LONDON -- Lawyers in England and Wales involved in criminal trials have voted to begin striking indefinitely next month in a dispute over government funding, the Criminal Bar Association (CBA) said on Monday, threatening widespread disruption to court cases.
The barristers have been taking intermittent action for weeks, refusing to take on new cases or cover cases for colleagues that have overrun. The CBA said almost 80% of voting members had backed escalating that action.
They will move to an uninterrupted, indefinite walkout from Sept. 5, the day Boris Johnson's successor as prime minister is due to be announced. Previously scheduled strike action means the last working day for many will be Aug. 26, the union said.
"It is a decision to which we have been driven after years and years of abject neglect of the Criminal Justice System and the cynical exploitation of our time, effort and goodwill by successive governments determined to deliver justice on the cheap," the CBA's leadership said in a letter to members when the strike ballot opened.

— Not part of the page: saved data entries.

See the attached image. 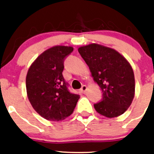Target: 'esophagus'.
Wrapping results in <instances>:
<instances>
[{"instance_id": "34e87169", "label": "esophagus", "mask_w": 154, "mask_h": 154, "mask_svg": "<svg viewBox=\"0 0 154 154\" xmlns=\"http://www.w3.org/2000/svg\"><path fill=\"white\" fill-rule=\"evenodd\" d=\"M86 90H87V86H86V85H82V88H81V91H82V92H83V93H85Z\"/></svg>"}]
</instances>
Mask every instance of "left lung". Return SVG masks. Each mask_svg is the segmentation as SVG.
I'll list each match as a JSON object with an SVG mask.
<instances>
[{
    "label": "left lung",
    "instance_id": "obj_1",
    "mask_svg": "<svg viewBox=\"0 0 154 154\" xmlns=\"http://www.w3.org/2000/svg\"><path fill=\"white\" fill-rule=\"evenodd\" d=\"M78 51L103 92V99L94 104L96 112L108 118L124 113L135 95L134 73L129 62L113 48L96 43Z\"/></svg>",
    "mask_w": 154,
    "mask_h": 154
}]
</instances>
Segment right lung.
Returning a JSON list of instances; mask_svg holds the SVG:
<instances>
[{
  "label": "right lung",
  "mask_w": 154,
  "mask_h": 154,
  "mask_svg": "<svg viewBox=\"0 0 154 154\" xmlns=\"http://www.w3.org/2000/svg\"><path fill=\"white\" fill-rule=\"evenodd\" d=\"M71 46L56 45L42 52L31 65L26 76L27 95L34 109L50 121H61L74 111L79 95L71 93L62 72Z\"/></svg>",
  "instance_id": "add662e5"
}]
</instances>
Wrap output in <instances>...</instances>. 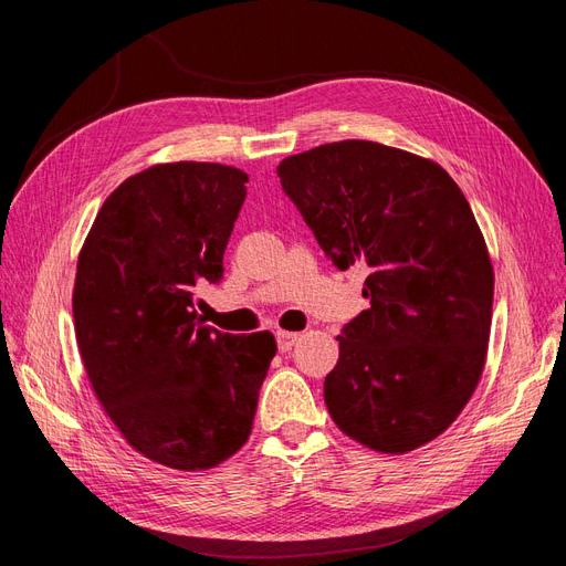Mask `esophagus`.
<instances>
[{
  "mask_svg": "<svg viewBox=\"0 0 566 566\" xmlns=\"http://www.w3.org/2000/svg\"><path fill=\"white\" fill-rule=\"evenodd\" d=\"M276 339H279V349H281V352H290V349H293V347L297 345L300 335H297V333H287V331H279V333H276Z\"/></svg>",
  "mask_w": 566,
  "mask_h": 566,
  "instance_id": "esophagus-1",
  "label": "esophagus"
}]
</instances>
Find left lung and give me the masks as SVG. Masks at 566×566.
I'll return each instance as SVG.
<instances>
[{
    "instance_id": "left-lung-1",
    "label": "left lung",
    "mask_w": 566,
    "mask_h": 566,
    "mask_svg": "<svg viewBox=\"0 0 566 566\" xmlns=\"http://www.w3.org/2000/svg\"><path fill=\"white\" fill-rule=\"evenodd\" d=\"M279 177L337 269H368L370 306L323 385L335 424L378 453L424 447L486 364L493 266L468 198L434 160L364 139L290 156Z\"/></svg>"
}]
</instances>
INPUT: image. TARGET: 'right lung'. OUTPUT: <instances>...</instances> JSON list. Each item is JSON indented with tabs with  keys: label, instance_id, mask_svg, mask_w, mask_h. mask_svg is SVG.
<instances>
[{
	"label": "right lung",
	"instance_id": "right-lung-1",
	"mask_svg": "<svg viewBox=\"0 0 566 566\" xmlns=\"http://www.w3.org/2000/svg\"><path fill=\"white\" fill-rule=\"evenodd\" d=\"M248 175L160 163L101 205L77 256L75 337L106 416L158 465L196 472L243 449L276 339L219 333L193 310L217 283Z\"/></svg>",
	"mask_w": 566,
	"mask_h": 566
}]
</instances>
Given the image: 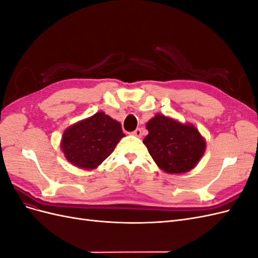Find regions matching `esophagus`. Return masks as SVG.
<instances>
[{
    "mask_svg": "<svg viewBox=\"0 0 258 258\" xmlns=\"http://www.w3.org/2000/svg\"><path fill=\"white\" fill-rule=\"evenodd\" d=\"M132 135H134L135 137H138V138H141L142 137V130L140 128H137L134 132H132Z\"/></svg>",
    "mask_w": 258,
    "mask_h": 258,
    "instance_id": "34e87169",
    "label": "esophagus"
}]
</instances>
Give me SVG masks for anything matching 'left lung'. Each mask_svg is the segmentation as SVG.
Here are the masks:
<instances>
[{
	"instance_id": "obj_1",
	"label": "left lung",
	"mask_w": 258,
	"mask_h": 258,
	"mask_svg": "<svg viewBox=\"0 0 258 258\" xmlns=\"http://www.w3.org/2000/svg\"><path fill=\"white\" fill-rule=\"evenodd\" d=\"M143 140L152 158L170 174L186 173L196 167L206 151V141L191 123H182L157 114L146 123Z\"/></svg>"
}]
</instances>
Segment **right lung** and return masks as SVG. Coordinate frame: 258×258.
I'll list each match as a JSON object with an SVG mask.
<instances>
[{"label":"right lung","instance_id":"1","mask_svg":"<svg viewBox=\"0 0 258 258\" xmlns=\"http://www.w3.org/2000/svg\"><path fill=\"white\" fill-rule=\"evenodd\" d=\"M122 137L120 122L99 112L66 129L60 145L73 166L92 170L113 153Z\"/></svg>","mask_w":258,"mask_h":258}]
</instances>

The government said the escalation was "wholly unjustified."
"This is an irresponsible decision that will only see more victims face further delays and distress," Justice Minister Sarah Dines said in a statement.
Lawyers who act in criminal court cases say real earnings have collapsed, dropping 28% since 2006, with junior barristers earning a median income of only 12,200 pounds (US$14,412) in their first three years, forcing many to give up their career.
The CBA wants a 25% rise in fees for legal aid work, where government funding helps meet the costs of representation for those who cannot afford it. The government has offered barristers a 15% pay rise, but the CBA has said the proposal would not come in until the end of 2023 at the earliest.
British courts already have a backlog of some 58,000 cases, partly exacerbated by the COVID-19 pandemic.
The strike is the latest in a wave of labor disputes in Britain, where rail, port and airline workers have staged walkouts as pay rises fail to keep up with soaring inflation that is projected to exceed 13% this year.